Shopping for a child is a fun and rewarding experience, if you can get through the lines, crowds and money issues. The holiday season brings with it stimulation over-load, and many of us become more keenly aware of what it is like for the Autism spectrum child. This is how they feel all of the year.
Autism spectrum children are the same as other children in how they are all different. What one child may love, another will find boring or worse, run screaming from the room. Though I have only seen the latter once.
Many Autism Spectrum Disorder kids or ASD kids have particular interests and obsessions. My son currently is engaged in all things Mario, Minecraft and anything to do with his computer. He has had previous obsessions with flash lights, calculators and thermometers. Of course any of these are still big hits.
Shopping for the autism spectrum child requires a flexible attitude and some out-of-the-box-thinking. Here are ten tried-and-true hits for any kid who has sensory needs.
Gift Ideas for the Visual Autism Spectrum Child
ASD kids can be highly visual, meaning some love all things bright, shiny and lit. The types of toys which you may find could give you a seizure, they love. The top five gifts for this type of child include the following.
- A laser pointer – These are common sold at dollar stores. It is that annoying red light often used to entertain your cat. My son loves this. It has provided hours of entertainment for approximately $2.00.
- Lighted Spinners – These are usually seen at parade or street events, but are also sold at the Disney store in their favorite characters. These are battery powered, have small LED lights and a small motor.
- Video games – Most of the visual ASD kids I know really love video games. Ask what system they have and look for games inspired by their favorite characters or programs. Nintendo Wii has "U-Draw" or Scribblenaugts, which allows a child to draw on a tablet and it shows on the TV. This is also a therapy tool, since handwriting skills are typically lacking in these not-so-typical kids. Game Stop and EB Games have one of the largest collections of new and used games.
- Glow sticks– Glow sticks are also found in dollar stores, and home improvement places like The Home Depot or Lowes. The glow of the stick goes on and on, and when they shake it, the stick makes colors through the air.
- Crayola Products. Crayola has been a winner each year with the Glow Station or Glow Dome and this year it’s the projector. These are sold in the art and craft sections of most department stores or at hobby stores like AC Moore and Michael's. Art is created in the dark, and comes to life from the light on the special paper. The Glow station doesn’t need batteries except on the wand. The dome utilizes a motor.
Gift Ideas for the Tactile Autism Spectrum Child
This can be tricky depending on the child. Many ASD kids have a need for tactile items to build hand strength. But one kid’s favorite thing may be really off-putting to another, so it's wise to check with the parent beforehand.

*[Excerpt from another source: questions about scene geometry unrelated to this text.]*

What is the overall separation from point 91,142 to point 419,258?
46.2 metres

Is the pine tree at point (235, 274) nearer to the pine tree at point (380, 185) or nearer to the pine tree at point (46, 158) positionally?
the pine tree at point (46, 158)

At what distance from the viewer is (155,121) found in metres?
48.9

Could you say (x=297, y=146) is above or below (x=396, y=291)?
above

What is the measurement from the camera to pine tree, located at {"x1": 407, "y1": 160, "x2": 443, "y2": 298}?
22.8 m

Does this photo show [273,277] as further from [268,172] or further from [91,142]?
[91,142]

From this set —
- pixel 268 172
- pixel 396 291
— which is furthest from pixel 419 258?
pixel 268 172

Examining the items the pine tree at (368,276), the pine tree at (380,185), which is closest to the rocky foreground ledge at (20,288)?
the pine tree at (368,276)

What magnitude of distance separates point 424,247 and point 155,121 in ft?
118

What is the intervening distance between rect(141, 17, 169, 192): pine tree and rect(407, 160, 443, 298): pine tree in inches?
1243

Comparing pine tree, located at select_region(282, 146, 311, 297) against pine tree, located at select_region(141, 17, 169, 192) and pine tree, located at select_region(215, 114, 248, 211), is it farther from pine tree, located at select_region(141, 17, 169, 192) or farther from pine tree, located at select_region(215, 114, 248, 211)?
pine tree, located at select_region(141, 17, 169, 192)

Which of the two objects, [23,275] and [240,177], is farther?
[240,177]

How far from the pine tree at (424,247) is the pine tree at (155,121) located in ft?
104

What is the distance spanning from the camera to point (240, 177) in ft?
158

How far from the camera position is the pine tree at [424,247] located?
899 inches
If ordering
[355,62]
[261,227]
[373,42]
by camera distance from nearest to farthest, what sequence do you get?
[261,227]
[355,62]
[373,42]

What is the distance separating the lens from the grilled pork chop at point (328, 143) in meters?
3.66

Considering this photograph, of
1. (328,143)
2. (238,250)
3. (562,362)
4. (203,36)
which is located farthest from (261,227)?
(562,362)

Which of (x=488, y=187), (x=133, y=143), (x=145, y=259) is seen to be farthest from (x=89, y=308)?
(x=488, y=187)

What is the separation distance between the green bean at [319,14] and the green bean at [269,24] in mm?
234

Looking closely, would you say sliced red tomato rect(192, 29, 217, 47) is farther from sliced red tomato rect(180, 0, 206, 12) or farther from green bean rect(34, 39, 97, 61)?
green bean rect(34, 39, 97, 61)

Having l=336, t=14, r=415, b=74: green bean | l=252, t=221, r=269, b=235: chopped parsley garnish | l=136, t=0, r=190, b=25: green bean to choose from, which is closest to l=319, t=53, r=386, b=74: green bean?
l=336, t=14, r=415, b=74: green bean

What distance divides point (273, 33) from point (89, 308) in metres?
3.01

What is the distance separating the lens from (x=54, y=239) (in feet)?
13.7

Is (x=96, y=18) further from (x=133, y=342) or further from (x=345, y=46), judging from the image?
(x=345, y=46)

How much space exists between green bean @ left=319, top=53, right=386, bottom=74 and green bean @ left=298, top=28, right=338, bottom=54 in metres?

- Squishy play substances – Play dough, putty, modeling clay and the related are all big hits for the tactile child. Children spend hours playing with, shaping or crumbing these .
- Slime– Nickelodeon created the slime from their program “You can’t do that on Television." You can find this in most toy and department stores for under $10. It comes in a small barrel, even dollar stores have a version called “barrel of oil.” The slimy feature provides stimulation to the hands. Combine this with the laser pointer and the slime that glows and you have toys that are sure to entertain a child who is on the autism spectrum.
- Moon Sand – Moon sand is magnetized and it sticks to itself. It is sold in most play departments and comes with molds to create animals or words. A word of caution: the colors can never be separated once mixed.
- Bath foam and bath toys – If you have ever used bath foam or used shaving cream you know it’s pretty relaxing, and many ASD kids, need the help to relax. This is messy play for the bath. Good for encouraging the kid who does not enjoy showers, to stay in a bit longer.
- Building Toys like Kinex, Legos or Erector Sets (if you can find them) These not only help with hand strength but work with the skill of working with similar objects, taking things apart and hopefully encourage rebuilding.
Many autistic children need heavy sensory input, which means they need stimulation to stop bouncing off of the walls. These children frequently benefit from outdoor play-sets, trampolines, and tunnels. One gift you can give any child with autism is your patience and an open mind. Or a thermal imaging camera if your child is visual and you have an extra $2,000 to spend.